— begin STORED DATA —

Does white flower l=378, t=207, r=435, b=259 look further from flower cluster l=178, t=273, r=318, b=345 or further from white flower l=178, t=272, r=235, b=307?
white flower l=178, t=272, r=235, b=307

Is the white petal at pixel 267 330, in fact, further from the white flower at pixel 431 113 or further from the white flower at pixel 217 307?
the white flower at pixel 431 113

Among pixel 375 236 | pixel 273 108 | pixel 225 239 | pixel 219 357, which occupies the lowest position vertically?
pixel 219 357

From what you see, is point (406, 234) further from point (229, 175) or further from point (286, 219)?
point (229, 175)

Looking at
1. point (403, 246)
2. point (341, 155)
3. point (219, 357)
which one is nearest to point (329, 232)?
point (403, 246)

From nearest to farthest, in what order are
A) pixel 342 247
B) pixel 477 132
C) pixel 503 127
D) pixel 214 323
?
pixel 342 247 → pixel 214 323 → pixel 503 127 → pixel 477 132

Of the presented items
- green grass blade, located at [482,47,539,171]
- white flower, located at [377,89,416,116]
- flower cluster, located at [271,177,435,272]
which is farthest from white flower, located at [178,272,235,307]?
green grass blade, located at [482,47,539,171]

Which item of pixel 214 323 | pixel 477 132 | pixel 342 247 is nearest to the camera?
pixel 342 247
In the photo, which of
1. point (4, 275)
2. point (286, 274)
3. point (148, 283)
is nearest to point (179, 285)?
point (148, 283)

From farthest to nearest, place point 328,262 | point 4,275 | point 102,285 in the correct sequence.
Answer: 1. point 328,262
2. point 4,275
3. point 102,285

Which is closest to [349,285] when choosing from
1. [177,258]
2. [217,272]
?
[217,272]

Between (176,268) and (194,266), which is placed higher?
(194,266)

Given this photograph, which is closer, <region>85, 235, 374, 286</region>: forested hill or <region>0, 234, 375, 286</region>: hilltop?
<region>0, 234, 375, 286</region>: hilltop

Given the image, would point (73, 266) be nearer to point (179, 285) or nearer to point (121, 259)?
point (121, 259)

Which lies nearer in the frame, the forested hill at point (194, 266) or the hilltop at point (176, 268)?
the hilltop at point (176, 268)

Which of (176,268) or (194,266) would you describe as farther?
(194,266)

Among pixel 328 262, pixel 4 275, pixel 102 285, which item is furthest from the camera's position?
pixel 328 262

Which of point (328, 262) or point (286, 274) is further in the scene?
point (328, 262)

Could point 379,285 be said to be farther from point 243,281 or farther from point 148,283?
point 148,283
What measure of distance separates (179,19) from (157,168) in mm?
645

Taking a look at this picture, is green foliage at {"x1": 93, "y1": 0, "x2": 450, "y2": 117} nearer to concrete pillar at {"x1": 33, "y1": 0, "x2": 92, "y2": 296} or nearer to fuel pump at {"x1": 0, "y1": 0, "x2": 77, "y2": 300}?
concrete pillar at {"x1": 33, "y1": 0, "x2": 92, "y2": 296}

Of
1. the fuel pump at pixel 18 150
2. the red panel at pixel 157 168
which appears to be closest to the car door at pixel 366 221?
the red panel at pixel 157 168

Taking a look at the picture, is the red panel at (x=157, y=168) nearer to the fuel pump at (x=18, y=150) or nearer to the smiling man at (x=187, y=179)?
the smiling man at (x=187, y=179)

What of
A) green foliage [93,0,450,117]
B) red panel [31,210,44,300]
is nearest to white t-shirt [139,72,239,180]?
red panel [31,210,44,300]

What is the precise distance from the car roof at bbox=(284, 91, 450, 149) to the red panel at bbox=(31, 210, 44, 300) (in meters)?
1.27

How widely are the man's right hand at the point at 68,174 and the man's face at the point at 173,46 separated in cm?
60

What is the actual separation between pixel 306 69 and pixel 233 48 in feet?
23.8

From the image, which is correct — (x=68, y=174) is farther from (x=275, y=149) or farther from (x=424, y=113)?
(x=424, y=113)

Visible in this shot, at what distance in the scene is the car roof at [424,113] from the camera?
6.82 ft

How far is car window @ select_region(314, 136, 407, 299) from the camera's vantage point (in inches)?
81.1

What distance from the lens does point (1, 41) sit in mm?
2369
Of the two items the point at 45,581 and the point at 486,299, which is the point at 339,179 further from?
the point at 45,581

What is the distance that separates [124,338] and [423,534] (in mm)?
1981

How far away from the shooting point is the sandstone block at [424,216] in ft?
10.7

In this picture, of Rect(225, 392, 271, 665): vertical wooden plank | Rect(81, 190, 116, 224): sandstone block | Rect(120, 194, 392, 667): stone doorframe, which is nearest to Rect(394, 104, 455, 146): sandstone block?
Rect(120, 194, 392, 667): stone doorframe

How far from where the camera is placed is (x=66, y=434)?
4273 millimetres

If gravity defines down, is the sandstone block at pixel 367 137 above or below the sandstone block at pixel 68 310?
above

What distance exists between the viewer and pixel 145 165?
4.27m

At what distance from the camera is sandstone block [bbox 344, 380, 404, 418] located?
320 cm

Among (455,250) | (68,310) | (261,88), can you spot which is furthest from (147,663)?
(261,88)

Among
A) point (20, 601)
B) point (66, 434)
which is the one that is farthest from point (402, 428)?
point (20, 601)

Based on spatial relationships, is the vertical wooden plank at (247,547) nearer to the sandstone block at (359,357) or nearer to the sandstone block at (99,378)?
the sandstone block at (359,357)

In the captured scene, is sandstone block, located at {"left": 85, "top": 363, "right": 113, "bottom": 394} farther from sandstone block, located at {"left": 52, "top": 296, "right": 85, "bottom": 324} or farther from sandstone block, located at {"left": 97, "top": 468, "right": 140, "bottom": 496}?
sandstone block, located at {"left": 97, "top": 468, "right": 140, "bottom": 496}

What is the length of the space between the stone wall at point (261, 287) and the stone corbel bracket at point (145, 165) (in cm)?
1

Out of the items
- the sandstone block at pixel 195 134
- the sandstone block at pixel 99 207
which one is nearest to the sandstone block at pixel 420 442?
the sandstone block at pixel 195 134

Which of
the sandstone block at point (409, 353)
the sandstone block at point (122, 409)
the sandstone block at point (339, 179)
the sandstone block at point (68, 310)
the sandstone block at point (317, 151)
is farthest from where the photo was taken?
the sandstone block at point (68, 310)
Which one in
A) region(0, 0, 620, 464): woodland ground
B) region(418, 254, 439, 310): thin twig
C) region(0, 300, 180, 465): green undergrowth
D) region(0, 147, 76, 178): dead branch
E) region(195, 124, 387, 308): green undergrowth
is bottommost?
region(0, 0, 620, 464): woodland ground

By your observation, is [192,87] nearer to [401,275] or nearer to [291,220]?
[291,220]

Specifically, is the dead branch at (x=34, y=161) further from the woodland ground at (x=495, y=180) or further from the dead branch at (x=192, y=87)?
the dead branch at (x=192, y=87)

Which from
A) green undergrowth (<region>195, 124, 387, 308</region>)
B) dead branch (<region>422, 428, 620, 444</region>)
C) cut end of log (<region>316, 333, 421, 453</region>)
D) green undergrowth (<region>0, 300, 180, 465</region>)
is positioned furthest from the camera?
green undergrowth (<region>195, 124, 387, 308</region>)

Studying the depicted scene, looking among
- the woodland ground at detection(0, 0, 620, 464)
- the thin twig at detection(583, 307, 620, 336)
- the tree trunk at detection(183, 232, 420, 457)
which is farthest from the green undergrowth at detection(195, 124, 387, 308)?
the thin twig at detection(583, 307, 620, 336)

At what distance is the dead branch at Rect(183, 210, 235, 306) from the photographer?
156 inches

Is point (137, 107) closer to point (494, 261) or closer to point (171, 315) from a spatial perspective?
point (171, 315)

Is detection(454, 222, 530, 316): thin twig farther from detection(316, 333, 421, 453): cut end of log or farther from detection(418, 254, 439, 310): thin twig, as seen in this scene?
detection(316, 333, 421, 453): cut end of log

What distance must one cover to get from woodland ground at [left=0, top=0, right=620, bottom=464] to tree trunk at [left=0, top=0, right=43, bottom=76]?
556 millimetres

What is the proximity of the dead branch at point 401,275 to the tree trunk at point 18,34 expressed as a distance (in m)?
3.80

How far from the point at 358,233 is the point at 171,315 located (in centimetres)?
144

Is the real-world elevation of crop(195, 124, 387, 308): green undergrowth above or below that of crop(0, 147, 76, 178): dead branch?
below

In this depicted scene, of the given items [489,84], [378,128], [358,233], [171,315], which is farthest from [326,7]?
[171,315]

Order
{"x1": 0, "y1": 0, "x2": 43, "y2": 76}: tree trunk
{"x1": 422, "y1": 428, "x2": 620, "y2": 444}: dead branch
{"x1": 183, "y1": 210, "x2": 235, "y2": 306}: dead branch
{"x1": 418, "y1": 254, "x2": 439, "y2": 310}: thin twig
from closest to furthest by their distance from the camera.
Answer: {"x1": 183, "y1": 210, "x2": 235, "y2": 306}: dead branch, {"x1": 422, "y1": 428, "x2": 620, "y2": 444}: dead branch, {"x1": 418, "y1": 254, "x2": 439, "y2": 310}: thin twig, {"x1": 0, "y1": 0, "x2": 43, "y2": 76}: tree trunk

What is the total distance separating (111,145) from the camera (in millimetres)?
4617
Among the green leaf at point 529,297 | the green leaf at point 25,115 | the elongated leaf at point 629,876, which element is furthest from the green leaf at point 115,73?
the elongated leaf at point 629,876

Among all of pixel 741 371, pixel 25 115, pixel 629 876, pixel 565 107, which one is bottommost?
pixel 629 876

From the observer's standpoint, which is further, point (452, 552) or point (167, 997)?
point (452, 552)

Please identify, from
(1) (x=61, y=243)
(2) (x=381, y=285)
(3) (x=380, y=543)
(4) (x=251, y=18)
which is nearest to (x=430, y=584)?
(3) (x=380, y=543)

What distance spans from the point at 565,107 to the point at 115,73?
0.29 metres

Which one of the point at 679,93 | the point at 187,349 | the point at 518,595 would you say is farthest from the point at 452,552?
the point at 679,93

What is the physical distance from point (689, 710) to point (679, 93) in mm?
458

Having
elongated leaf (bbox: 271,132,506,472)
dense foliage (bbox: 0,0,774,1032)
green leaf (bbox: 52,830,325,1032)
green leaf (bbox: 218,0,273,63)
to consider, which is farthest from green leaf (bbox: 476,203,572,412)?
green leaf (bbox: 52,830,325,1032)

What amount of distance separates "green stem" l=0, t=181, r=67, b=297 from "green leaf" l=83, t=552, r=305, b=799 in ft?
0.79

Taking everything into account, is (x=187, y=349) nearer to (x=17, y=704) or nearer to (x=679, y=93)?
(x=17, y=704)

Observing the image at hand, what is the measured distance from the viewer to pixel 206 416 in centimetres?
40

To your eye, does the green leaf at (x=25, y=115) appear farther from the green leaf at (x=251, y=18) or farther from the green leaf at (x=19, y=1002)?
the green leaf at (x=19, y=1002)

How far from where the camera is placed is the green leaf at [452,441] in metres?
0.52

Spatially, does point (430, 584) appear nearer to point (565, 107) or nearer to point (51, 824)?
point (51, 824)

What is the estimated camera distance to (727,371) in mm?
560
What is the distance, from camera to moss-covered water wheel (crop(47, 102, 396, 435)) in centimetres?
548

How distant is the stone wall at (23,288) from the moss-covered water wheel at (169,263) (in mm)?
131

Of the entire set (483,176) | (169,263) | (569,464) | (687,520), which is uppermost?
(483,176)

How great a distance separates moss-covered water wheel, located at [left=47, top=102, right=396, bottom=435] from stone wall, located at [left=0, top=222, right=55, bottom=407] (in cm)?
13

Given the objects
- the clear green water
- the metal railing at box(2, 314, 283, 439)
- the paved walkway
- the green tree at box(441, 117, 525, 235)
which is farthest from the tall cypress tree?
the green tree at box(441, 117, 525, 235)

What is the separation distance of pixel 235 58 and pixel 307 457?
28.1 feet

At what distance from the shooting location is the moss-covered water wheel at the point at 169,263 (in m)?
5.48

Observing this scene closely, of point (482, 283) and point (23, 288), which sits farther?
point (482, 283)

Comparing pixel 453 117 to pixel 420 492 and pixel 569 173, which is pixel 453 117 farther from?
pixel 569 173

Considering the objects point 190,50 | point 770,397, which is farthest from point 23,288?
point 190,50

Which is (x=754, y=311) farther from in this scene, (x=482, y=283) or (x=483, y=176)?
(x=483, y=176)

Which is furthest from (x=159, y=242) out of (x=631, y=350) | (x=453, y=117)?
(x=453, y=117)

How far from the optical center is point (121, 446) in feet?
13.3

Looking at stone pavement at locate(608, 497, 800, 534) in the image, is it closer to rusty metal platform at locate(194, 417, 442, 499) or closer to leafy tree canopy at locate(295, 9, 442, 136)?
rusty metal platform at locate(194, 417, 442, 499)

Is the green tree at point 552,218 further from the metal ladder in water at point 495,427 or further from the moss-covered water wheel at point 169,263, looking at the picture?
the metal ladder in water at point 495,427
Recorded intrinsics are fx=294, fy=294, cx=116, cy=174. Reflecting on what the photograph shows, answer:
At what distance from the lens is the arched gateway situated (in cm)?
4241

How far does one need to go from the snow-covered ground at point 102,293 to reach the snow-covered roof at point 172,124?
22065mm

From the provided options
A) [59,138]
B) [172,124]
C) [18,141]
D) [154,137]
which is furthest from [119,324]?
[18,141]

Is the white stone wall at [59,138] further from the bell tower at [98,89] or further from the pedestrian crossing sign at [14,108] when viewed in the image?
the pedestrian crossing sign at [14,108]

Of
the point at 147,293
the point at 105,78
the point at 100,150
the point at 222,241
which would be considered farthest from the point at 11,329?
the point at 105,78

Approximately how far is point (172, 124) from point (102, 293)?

— end STORED DATA —

Rewrite the part that opens with the line containing "Taking a look at this" and closes with the line containing "4273 millimetres", switching "fuel pump" to "gas pump" and leaving everything else unchanged.

Taking a look at this picture, is green foliage at {"x1": 93, "y1": 0, "x2": 450, "y2": 117} nearer to concrete pillar at {"x1": 33, "y1": 0, "x2": 92, "y2": 296} or nearer to gas pump at {"x1": 0, "y1": 0, "x2": 77, "y2": 300}?
concrete pillar at {"x1": 33, "y1": 0, "x2": 92, "y2": 296}

Of
1. the gas pump at pixel 18 150
2. the red panel at pixel 157 168
which appears to be closest to the car door at pixel 366 221?
the red panel at pixel 157 168

Taking a look at the picture, is the red panel at (x=157, y=168) nearer to the gas pump at (x=18, y=150) or nearer to the smiling man at (x=187, y=179)?
the smiling man at (x=187, y=179)

What of
A) green foliage [93,0,450,117]
B) red panel [31,210,44,300]
is nearest to white t-shirt [139,72,239,180]?
red panel [31,210,44,300]

What is the precise distance from the car roof at bbox=(284, 91, 450, 149) to the red panel at bbox=(31, 210, 44, 300) (in meters)?
1.27

How widely are the man's right hand at the point at 68,174 and the man's face at the point at 173,46 separated in cm?
60

What is the actual separation between pixel 306 69 and pixel 233 48 in feet?
23.8

From the image, which is correct — (x=68, y=174) is farther from (x=275, y=149) or farther from (x=424, y=113)?
(x=424, y=113)

Visible in this shot, at what distance in the scene is the car roof at [424,113] from the camera?
6.82 ft

How far is car window @ select_region(314, 136, 407, 299) from the camera's vantage point (in inches)?
81.1

What distance from the lens does point (1, 41) sit in mm?
2369
Of the two items the point at 45,581 and the point at 486,299, which is the point at 339,179 further from?
the point at 45,581

What is the distance that separates [124,338] and [423,534] (in mm)?
1981

How far away from the shooting point is the sandstone block at [424,216] in ft?
10.7

In this picture, of Rect(225, 392, 271, 665): vertical wooden plank | Rect(81, 190, 116, 224): sandstone block | Rect(120, 194, 392, 667): stone doorframe, which is nearest to Rect(394, 104, 455, 146): sandstone block?
Rect(120, 194, 392, 667): stone doorframe

How far from where the camera is placed is (x=66, y=434)?
4273 millimetres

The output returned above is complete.